**SUPPLIED DATA:**
──────────────────────────────

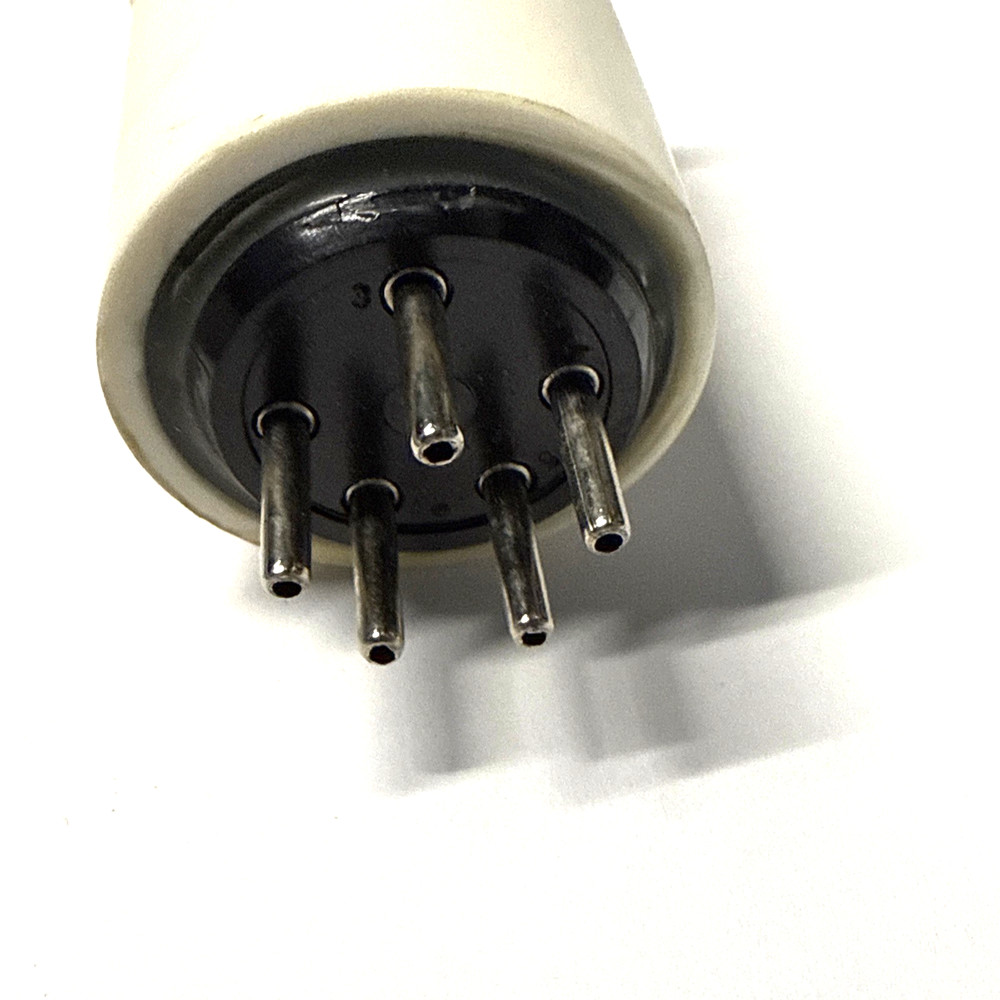 one 5 PINS plug-in coil form L=60 mm OD= 42 mm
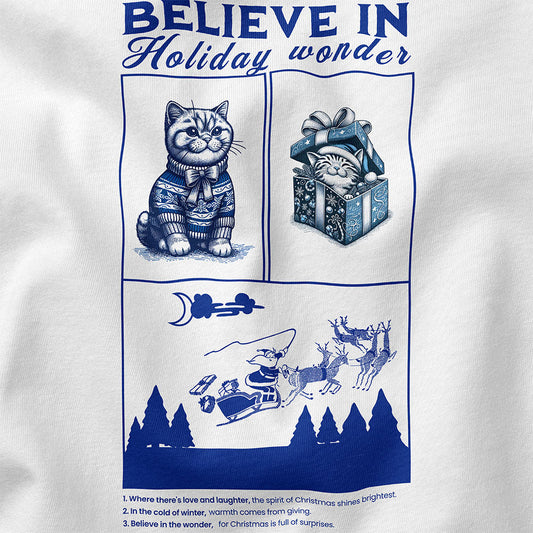Believe In Christmas T-Shirt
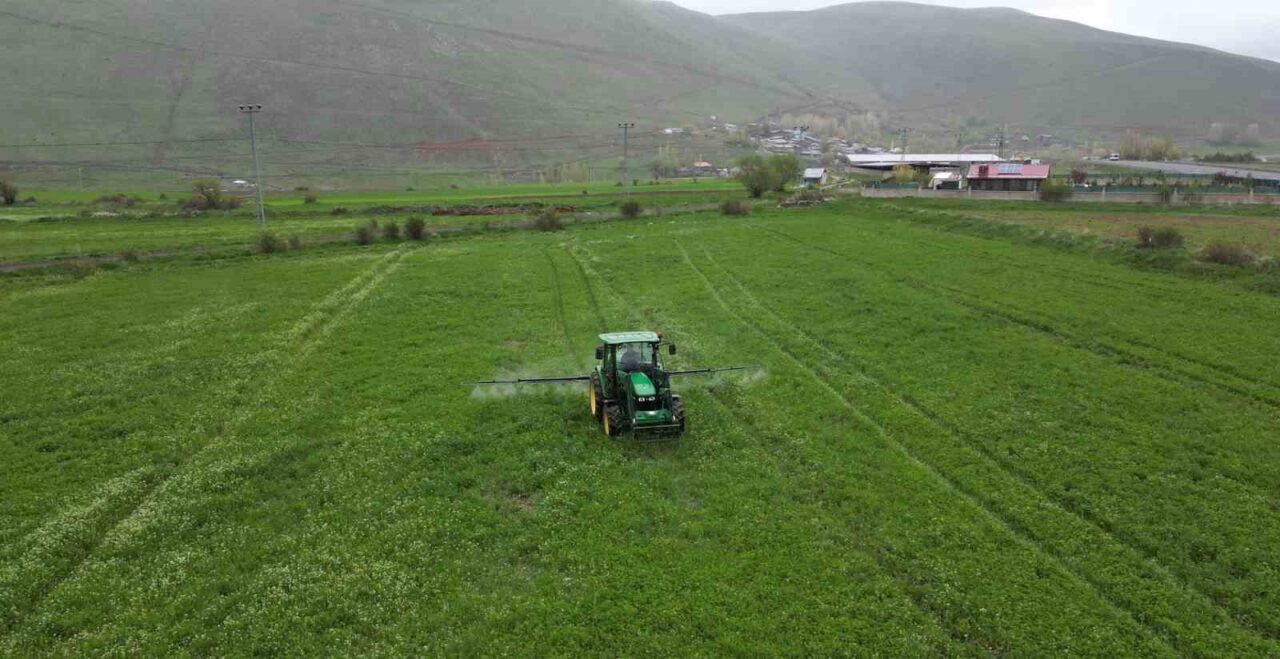 Erzurum Büyükşehir Belediyesi’nin iştiraklerinden ÇETAŞ A.Ş. tarafından üretilen Cann Gübre,
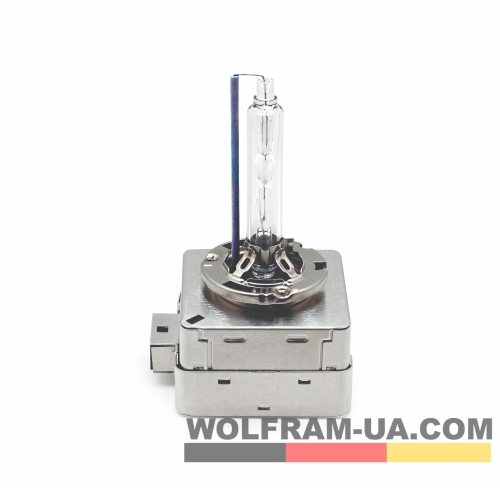 Автолампа ксенонова Wolfram D1S 6000k 35W Ultra Violet (28751)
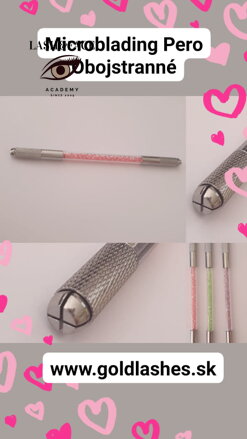 Microblading Pero Obojstranné
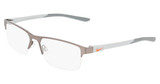 Nike Eyeglasses NIKE 8159 SATIN GUNMETAL/SMOKE GREY/070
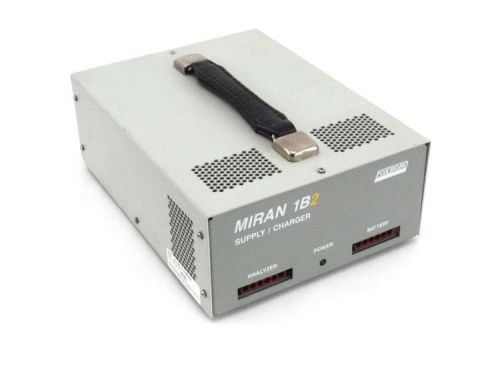 Foxboro Miran 1B2 DC Power Supply Charger PSU for Portable Ambient Air Analyzer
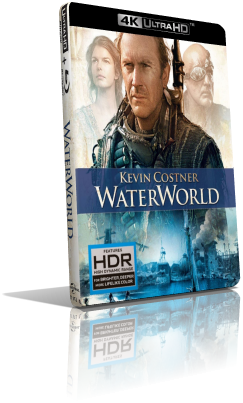 Waterworld (1995) [4K/HDR] Full Blu-Ray HVEC ITA/SPA/TUR DTS 5.1 ENG/GER DTS:X 7.1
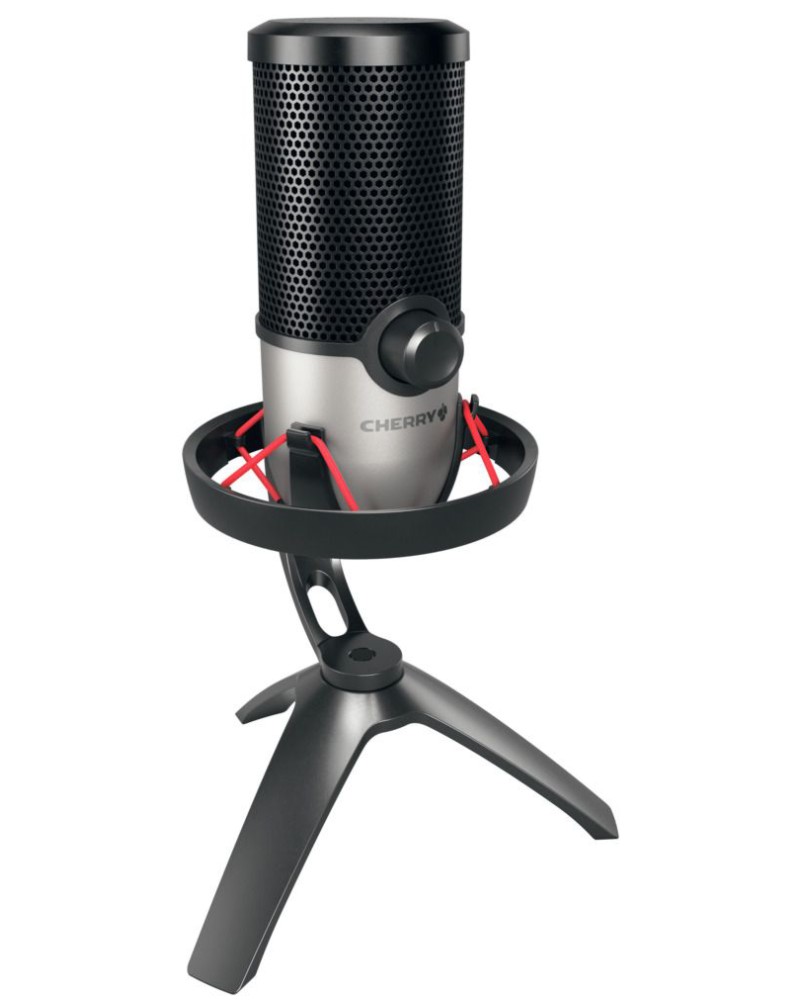Настолен микрофон Cherry UM 6.0 Advanced Настолен микрофон Cherry UM 6.0 Advanced - 20 Hz - 20 kHz, USB, 2.5 m кабел -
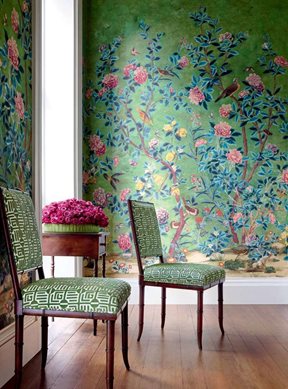 Thibaut Jardin Bloom Mural Tapet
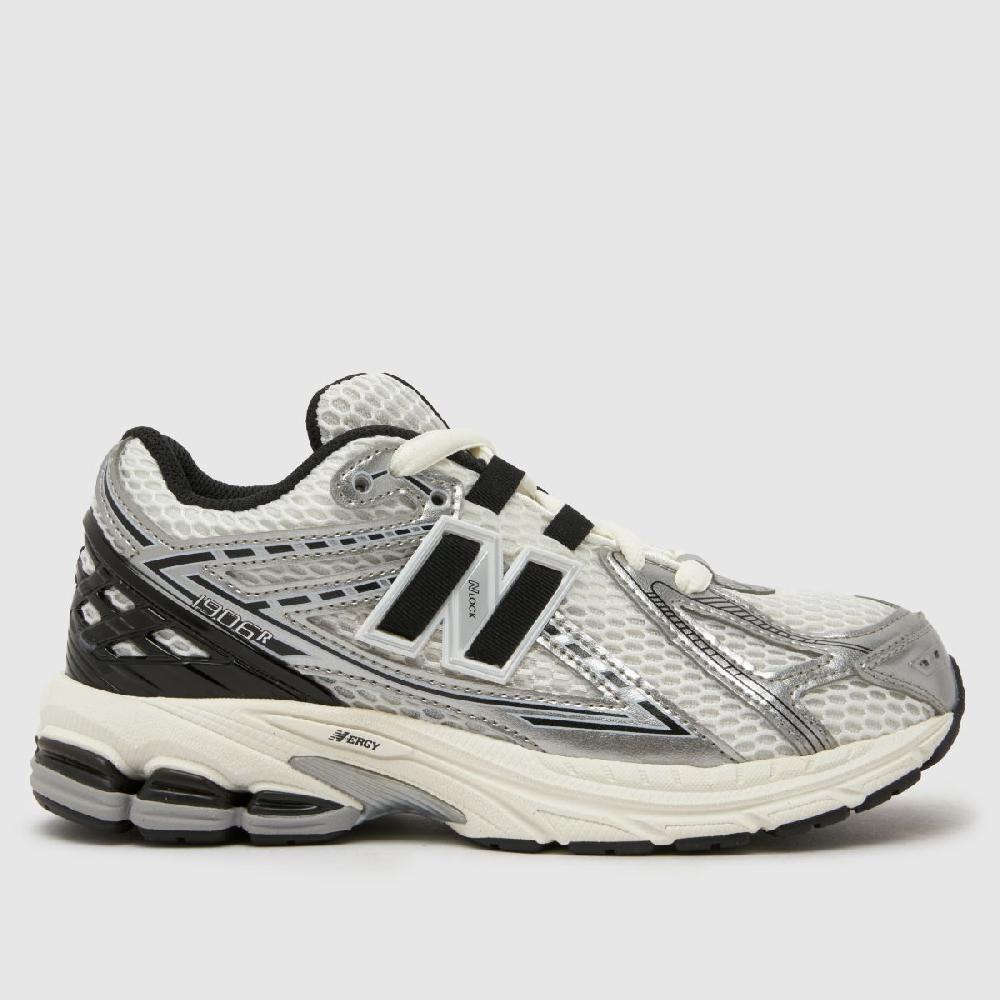 schuh New Balance 1906 Youth in Black & Silver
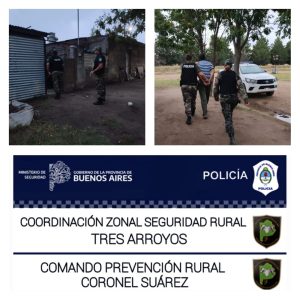 Dos detenidos por abigeato agravado cometido en marzo del 2024
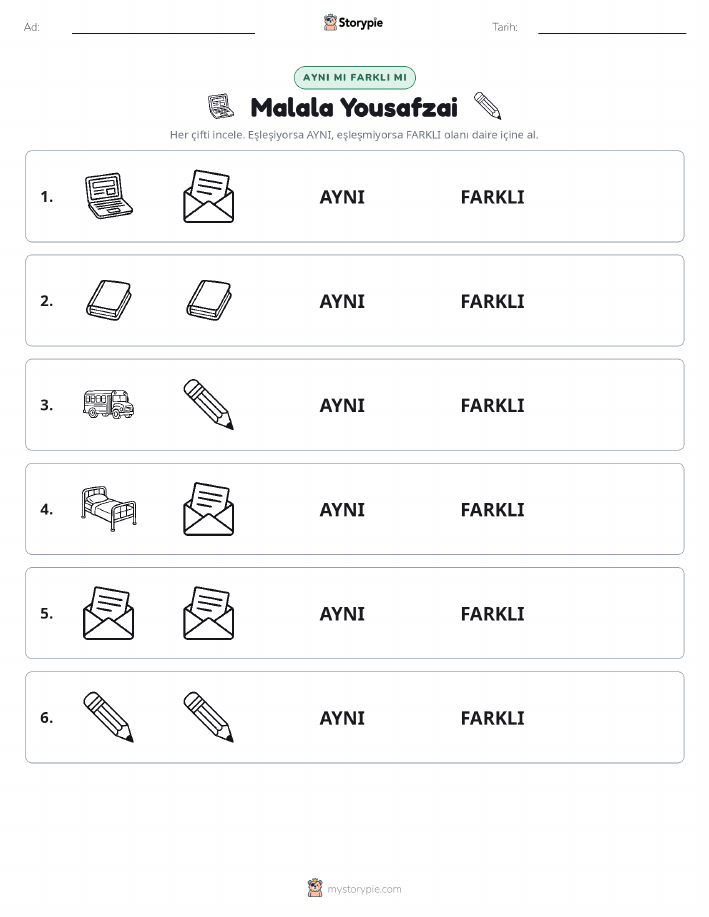 Aynı mı Farklı mı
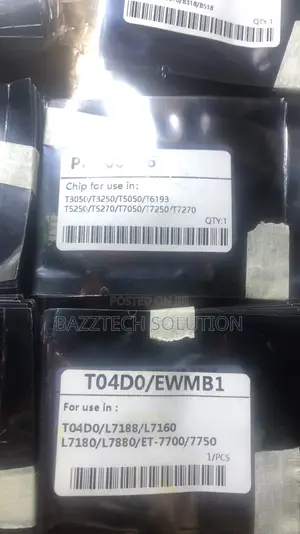 Epson Resetter Chip Printer Maintenance Waste Ink Reset Box and Colc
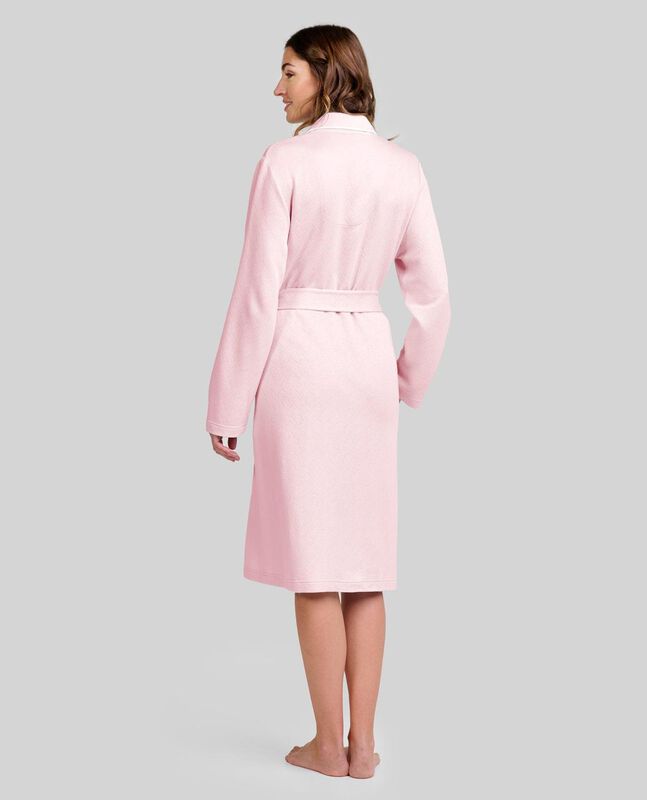 Bata Lencera con Botones Rosa image number null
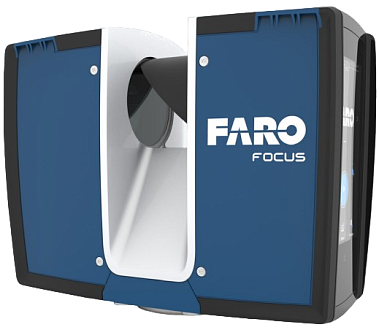 Новинка FARO – наземный лазерный 3D‑сканер Focus Core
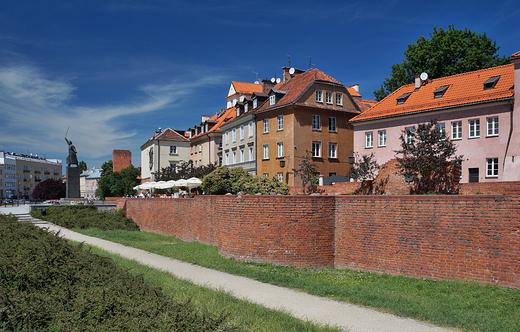 Warszawa. Stare Miasto.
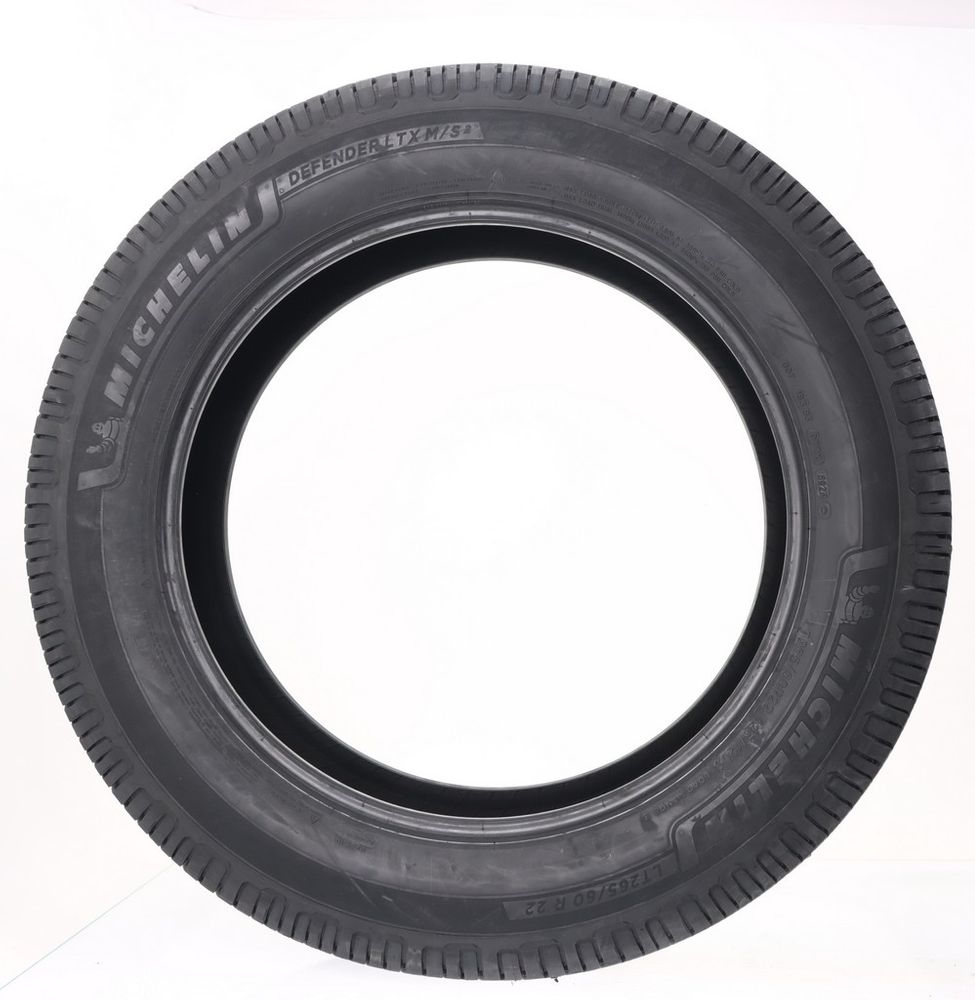 New LT 265/60R22 Michelin Defender LTX M/S 2 123/120S E - Image 3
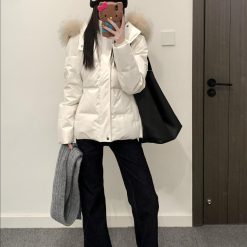 1426 Ski Snow Fur Fox Coat 3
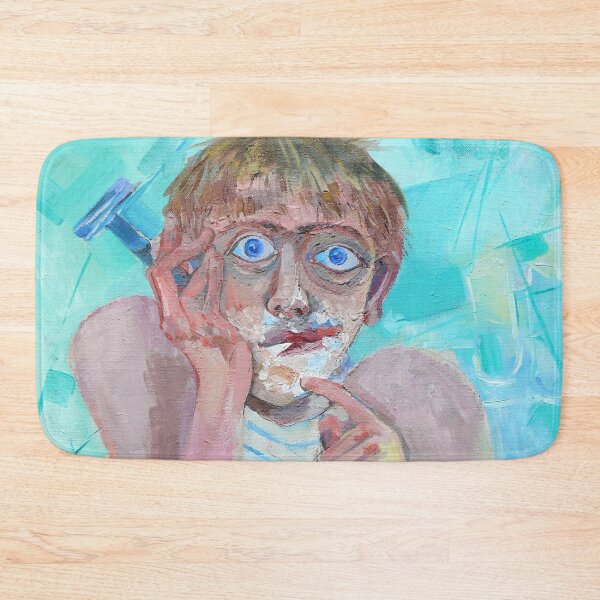Item preview, Portrait of a shaving man designed and sold by molodec.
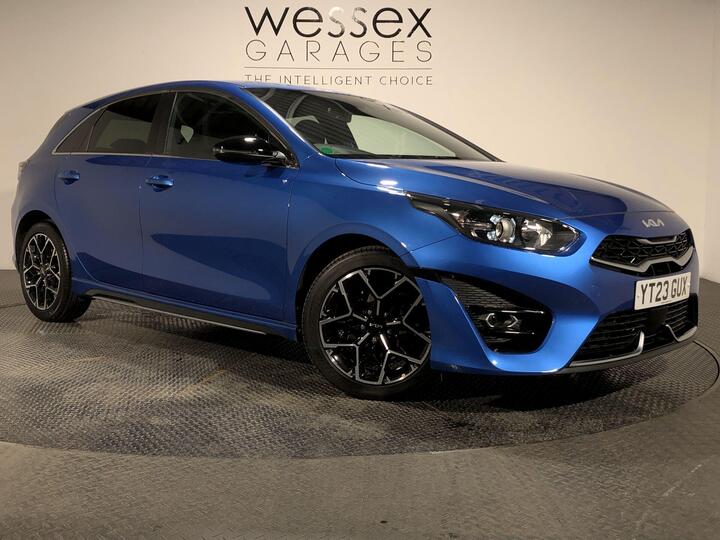 Kia Ceed 1.5 T-GDi GT-Line Euro 6 (s/s) 5dr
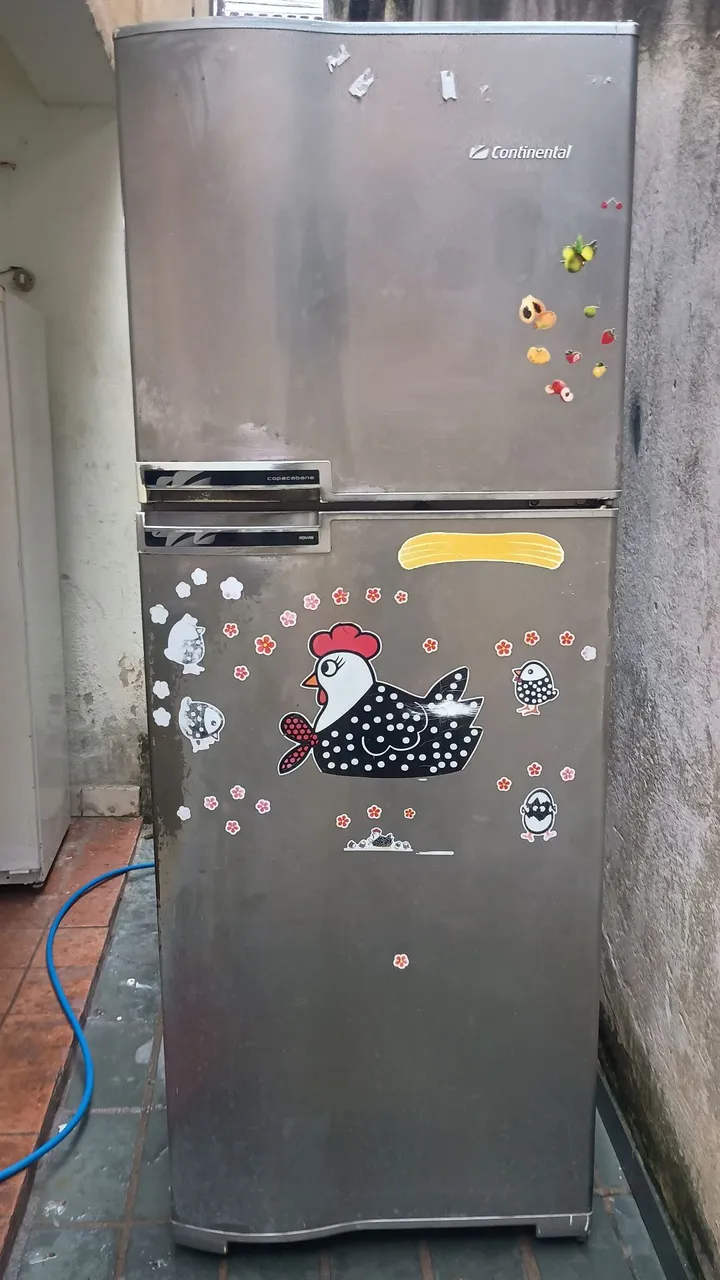 VENDO ESTA GELADEIRA DUPLEX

──────────────────────────────

**WHAT YOU SHOULD DO:** Working from the entries above, please transcribe only the lines from the line with "Настолен микрофон Cherry UM 6.0 Advanced Настолен" through the line with "Item preview, Portrait", exactly, with both end lines and without pictures.

**SOLUTION TO THIS EXERCISE:**
Настолен микрофон Cherry UM 6.0 Advanced Настолен микрофон Cherry UM 6.0 Advanced - 20 Hz - 20 kHz, USB, 2.5 m кабел -
 Thibaut Jardin Bloom Mural Tapet
 schuh New Balance 1906 Youth in Black & Silver
 Dos detenidos por abigeato agravado cometido en marzo del 2024
 Aynı mı Farklı mı
 Epson Resetter Chip Printer Maintenance Waste Ink Reset Box and Colc
 Bata Lencera con Botones Rosa image number null
 Новинка FARO – наземный лазерный 3D‑сканер Focus Core
 Warszawa. Stare Miasto.
 New LT 265/60R22 Michelin Defender LTX M/S 2 123/120S E - Image 3
 1426 Ski Snow Fur Fox Coat 3
Item preview, Portrait of a shaving man designed and sold by molodec.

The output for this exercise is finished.